• [^] # Re: Si je puis me permettre ...

    Posté par (site web personnel, Mastodon) . En réponse à la dépêche Oubliez les web services, utilisez des tubes nommés. Évalué à 4.

    oauth2 pour sécuriser les canaux.

    Pour des utilisateurs humains, oui mais du coup on est plus vraiment sur du webservice mais plutôt de la webapp. En webservice, on va plutôt utiliser des API keys, des tokens.

    OAuth2 est une norme très générique et tu peux l'employer pour faire du webservice de backend à backend :)

    La norme UMA 2.0 est justement prévue pour utiliser OAuth2 pour permettre à des tiers d'accéder aux données d'un utilisateur et tout ceci de manière asynchrone (le tiers peut demander l'accès et recevoir l'autorisation de l'utilisateur bien plus tard).

    Malheureusement, la norme est assez complexe puis qu'elle définit beaucoup d'acteurs: un utilisateur avec son application, un service d'autorisation et un tiers avec une autre application.

    En réalité, tous les acteurs ne sont pas nécessaires dans toutes les implémentations et donc des simplifications peuvent avoir lieu dans les interactions.

    Je comprend bien que la norme doit pouvoir gérer les cas les plus complexes (comme l'accès aux dossiers médicaux par des médecins tiers), mais ça je pense que ça la dessert un peu, puisqu'elle est difficile à lire.

    Ce que je trouve intéressant avec UMA 2.0 + OAuth 2.0, c'est que les backends sont enregistrés comme Client de OAuth2 (en tout cas avec l'implémentation de Keycloak). Du coup, si un des backends tiers n'est plus de confiance, tu peux juste le désactiver et il n'a plus accès à aucune donnée utilisateur de ton backend.

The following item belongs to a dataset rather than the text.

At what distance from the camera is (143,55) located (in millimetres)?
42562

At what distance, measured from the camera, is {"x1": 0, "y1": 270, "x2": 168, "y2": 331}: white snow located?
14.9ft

    En plus, il y a un système de "Permission Ticket" qui détermine ce que tu as besoin comme droit pour faire ton action, qui vérifie si ta demande est conforme aux politiques de sécurités actuelles et qui te donne un token d'accès pour une durée limitée. Les politiques de sécurité sont configurables et protègent les ressources et/ou les "scopes".

    Pour lier ton backend avec le serveur d'autorisation, il y a la norme UMAFedAuth qui permet de faire vérifier concrètement que les permissions ticket sont valides.

    J'ai eu l'occasion de configurer un Keycloak avec tout ça. Grâce à UMA, j'ai évité de ré-inventer un système d'API token et j'ai eu pas mal d'avantages en plus:

    • Un API token est comme un mot de passe avec une durée illimitée de validité. Je préfère les token d'UMA qui sont limités dans le temps.
    • Un API token est généré par les utilisateurs. Avec UMA 2.0, si l'utilisateur interagit avec le service d'autorisation, alors il a juste à configurer les accès qu'il donne sans avoir besoin de créer de "mot de passe à copier dans la configuration de l'autre application". Le service d'autorisation se charge lui-même de faire le lien entre les applications tierces et le backend à protéger.
    • Un API token a une configuration fixe des droits associés. Avec les Permissions Ticket et les Policy, je peux ajuster les droits nécessaires ou les politiques de sécurités avec un peu plus de souplesse: je n'ai pas besoin de refaire générer des tokens à tous les tiers. Je n'ai pas essayé, mais l'utilisateur lui-même doit pouvoir ajuster ses politiques de sécurités.
    • Un même tiers aura X API tocken et si je veux interdire ce tiers, alors je dois retrouver tous ses API tocken. Avec les systèmes que j'ai vu (chez Github et Gitlab par exemple), il n'y a aucun moyen de désactiver un tiers. Avec Keycloak, j'ai juste à désactiver son Client OAuth.